L’intéressé poursuit : "l’eau est aussi nécessaire pour une bonne distribution de tous ces éléments nutritifs dans toutes les parties de la plante et pour le remplissage des graines".
 
En revanche, conclut-il, un excès d’eau empêche les racines de respirer et nuit donc à la croissance de la plante et, partant, à sa capacité de production".
 
Pour cette année, tous les acteurs s’accordent sur le fait que c’est davantage l’absence d’eau au moment opportun qui est en cause. Et dans un contexte général de réchauffement climatique, chacun a sa petite idée de la solution à préconiser.
 

Variétés tolérantes

"Nous produisons des variétés de maïs qui sont tolérantes aux déficits hydriques", indique ainsi Walter Ajambang, qui regrette au passage que les semences de telles variétés coûtent un peu cher et ne soient pas toujours accessibles aux producteurs. Mais, à défaut, dit-il, ceux-ci peuvent recourir à l’irrigation.
 
Julbert Konango, pour sa part, pense que "les producteurs doivent varier les cultures". "Les céréales en général sont très sensibles aux perturbations climatiques, à l’opposé des tubercules", justifie-t-il.
 
Outre le changement climatique, deux autres événements sont cités comme ayant accentué cette baisse de la production du maïs.
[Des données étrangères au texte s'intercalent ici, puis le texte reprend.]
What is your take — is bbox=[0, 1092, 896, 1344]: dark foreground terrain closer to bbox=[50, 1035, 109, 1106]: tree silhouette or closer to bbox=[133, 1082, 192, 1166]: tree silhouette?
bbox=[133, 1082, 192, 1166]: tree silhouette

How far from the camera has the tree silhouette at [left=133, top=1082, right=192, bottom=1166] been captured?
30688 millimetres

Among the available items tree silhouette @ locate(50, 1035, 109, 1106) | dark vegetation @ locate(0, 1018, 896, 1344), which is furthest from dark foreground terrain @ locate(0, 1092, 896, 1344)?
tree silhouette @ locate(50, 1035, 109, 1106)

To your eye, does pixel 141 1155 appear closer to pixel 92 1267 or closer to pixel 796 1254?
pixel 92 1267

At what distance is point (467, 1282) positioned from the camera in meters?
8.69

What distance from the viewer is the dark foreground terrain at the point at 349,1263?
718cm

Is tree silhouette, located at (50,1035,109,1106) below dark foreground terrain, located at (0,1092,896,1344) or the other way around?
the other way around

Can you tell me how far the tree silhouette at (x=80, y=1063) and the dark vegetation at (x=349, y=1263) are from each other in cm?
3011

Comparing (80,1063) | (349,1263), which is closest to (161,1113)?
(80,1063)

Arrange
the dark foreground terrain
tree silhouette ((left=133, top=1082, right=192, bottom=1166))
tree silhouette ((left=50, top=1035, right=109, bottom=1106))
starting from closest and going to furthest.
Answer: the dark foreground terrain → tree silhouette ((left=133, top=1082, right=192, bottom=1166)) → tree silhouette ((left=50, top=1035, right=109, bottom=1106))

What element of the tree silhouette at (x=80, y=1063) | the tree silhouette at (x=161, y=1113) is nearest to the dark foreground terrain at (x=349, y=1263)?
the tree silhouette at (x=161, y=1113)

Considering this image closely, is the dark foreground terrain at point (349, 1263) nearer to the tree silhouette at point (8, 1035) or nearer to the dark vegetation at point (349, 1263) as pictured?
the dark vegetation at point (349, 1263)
Il s’agit de l’arrivée tardive des semences sur le marché et de la crise anglophone.
 
Cette crise politique a en effet entraîné le déplacement de nombreuses populations rurales de la région anglophone du Sud-Ouest dont la production agricole est généralement acheminée vers les grandes métropoles comme Douala.
 
Pour l’heure, tout le monde espère que le déficit de production de maïs enregistré cette année dans la région de Douala sera compensé par la moisson des autres bassins de production du pays, qui n’auraient pas connu les mêmes contraintes climatiques.